As the youngest of America's five Services, our battle traditions are less than a century old. Yet we are heirs to a proud legacy of leading by example, from the front, assuming the full measure of risk and responsibility. This heritage has been forged by airpower's early pioneers; by the first air combat heroes of Lafayette's Escadrille; by the Tuskegee Airmen who racked up an impressive combat record against overwhelming odds, fighting both the Nazis abroad and racial prejudice at home; by pilots and navigators who flew into harm's way in two World Wars, Korea, Vietnam, Iraq, Yugoslavia, Afghanistan--and Iraq again; by astronauts who blasted into space and walked on the moon; by crews of HH-3 Jolly Green Giant rescue helicopters who risked their lives so others might live; by prisoners of war who continued to fight from a prison cell; and many, many others.
Airmen fly and fight in inherently dangerous domains. Schweinfurt and Ploesti are our Iwo Jima and Omaha Beach--though we were in those fights, too. Than Hoa Bridge and the Hanoi Hilton are our Khe Sanh and Ia Drang Valley--though we were over those battlegrounds as well. This heritage obligates us to honor the sacrifice by recommitting ourselves to the common touchstone of warrior virtues and a single, unifying purpose: fly, fight, win.
Airmen are America's cross-dimensional, global maneuver force. The power that we wield is at once tactical, operational, and strategic. We are indeed democracy's sword and shield--its guardians and avengers. America's Airmen are ever faithful to an ethos that unifies warriors across centuries and warfighting domains. At this time of war, America could ask no more and no less from its youngest Service.

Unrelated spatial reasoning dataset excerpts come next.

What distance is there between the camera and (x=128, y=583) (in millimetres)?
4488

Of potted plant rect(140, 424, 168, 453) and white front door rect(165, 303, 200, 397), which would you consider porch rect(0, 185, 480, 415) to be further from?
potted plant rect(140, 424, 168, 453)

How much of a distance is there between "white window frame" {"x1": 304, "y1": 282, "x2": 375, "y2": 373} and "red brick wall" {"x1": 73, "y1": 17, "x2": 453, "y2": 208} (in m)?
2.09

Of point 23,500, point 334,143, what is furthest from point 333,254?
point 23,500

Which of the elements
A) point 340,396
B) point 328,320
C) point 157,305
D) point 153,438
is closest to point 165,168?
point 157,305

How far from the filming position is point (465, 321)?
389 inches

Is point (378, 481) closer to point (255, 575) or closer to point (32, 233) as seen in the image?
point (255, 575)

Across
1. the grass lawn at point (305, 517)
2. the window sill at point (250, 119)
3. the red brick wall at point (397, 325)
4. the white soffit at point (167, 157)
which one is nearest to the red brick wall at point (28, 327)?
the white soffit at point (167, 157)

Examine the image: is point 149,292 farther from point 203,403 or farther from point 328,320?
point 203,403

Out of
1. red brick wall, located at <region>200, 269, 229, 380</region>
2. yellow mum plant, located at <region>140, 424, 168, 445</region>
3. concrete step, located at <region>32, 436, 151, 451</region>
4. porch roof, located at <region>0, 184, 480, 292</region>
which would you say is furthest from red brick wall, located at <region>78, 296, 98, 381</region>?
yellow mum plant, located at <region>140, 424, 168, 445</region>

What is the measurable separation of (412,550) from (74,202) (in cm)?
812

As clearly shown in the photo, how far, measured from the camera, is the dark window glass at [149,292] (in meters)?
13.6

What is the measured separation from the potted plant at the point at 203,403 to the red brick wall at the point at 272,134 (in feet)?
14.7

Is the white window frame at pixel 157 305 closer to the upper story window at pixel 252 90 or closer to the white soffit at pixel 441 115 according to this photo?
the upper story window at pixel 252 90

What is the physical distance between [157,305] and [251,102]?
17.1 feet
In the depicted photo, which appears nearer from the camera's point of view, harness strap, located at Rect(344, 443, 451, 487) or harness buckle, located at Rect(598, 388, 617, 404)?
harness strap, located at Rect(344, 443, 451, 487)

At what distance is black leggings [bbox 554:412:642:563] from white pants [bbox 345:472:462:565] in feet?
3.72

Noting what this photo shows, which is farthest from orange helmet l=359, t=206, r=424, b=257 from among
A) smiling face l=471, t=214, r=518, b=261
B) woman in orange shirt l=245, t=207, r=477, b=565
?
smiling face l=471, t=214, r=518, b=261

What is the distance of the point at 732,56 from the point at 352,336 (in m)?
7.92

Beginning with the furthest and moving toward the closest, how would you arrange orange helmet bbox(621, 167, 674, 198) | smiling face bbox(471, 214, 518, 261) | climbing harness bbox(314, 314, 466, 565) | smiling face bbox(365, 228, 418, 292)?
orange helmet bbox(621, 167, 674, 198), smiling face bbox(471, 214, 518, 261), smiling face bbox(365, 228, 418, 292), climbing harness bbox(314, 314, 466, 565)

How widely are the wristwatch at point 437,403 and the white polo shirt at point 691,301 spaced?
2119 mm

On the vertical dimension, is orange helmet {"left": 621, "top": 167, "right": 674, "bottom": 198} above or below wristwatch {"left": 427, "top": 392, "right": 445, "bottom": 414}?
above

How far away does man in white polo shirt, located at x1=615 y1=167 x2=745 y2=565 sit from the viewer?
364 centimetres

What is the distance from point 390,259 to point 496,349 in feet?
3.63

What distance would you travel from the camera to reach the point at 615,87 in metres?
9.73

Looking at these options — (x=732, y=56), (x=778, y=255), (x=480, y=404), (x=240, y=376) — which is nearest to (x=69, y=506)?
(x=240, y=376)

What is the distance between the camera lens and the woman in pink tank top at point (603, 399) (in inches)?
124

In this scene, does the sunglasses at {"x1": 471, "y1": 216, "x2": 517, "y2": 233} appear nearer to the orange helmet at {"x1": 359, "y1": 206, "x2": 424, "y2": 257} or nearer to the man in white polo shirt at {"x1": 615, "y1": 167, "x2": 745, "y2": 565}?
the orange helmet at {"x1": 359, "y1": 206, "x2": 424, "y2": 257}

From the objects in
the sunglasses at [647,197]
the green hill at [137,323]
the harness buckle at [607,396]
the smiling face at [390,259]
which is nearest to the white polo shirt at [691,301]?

History shows that military advantage is fleeting. In the wake of Operation Desert Storm, America's global reach and global power were the sole arbiter of world affairs. A Pax Americana replaced the Cold War nuclear standoff, until that deadly September 2001 morning when 3,000 people were killed on American soil.
That very day, the U.S. Air Force spread its wings over America's cities in an extraordinary operation aptly named Noble Eagle. The Air Force continues to provide this combat air patrol with about 100 aircraft committed daily, all while serving as the Nation's ultimate nuclear backstop, acting as its global eyes and ears, and flying and fighting in Iraq and Afghanistan. In these theaters, Air Force precision targeting kills insurgent leaders, saving American and coalition lives; airlift transports troops and supplies, removing 3,500 convoys and some 8,600 people per month off deadly roads; aeromedical evacuation accounts for the highest survival rate (97 percent) of any conflict in history; space-based capabilities provide precise global timing and navigation, weather, and secure communications indispensable to all operations; and other intelligence, surveillance, and reconnaissance assets find and track enemies, enabling precise targeting and near-real-time assessment of effects.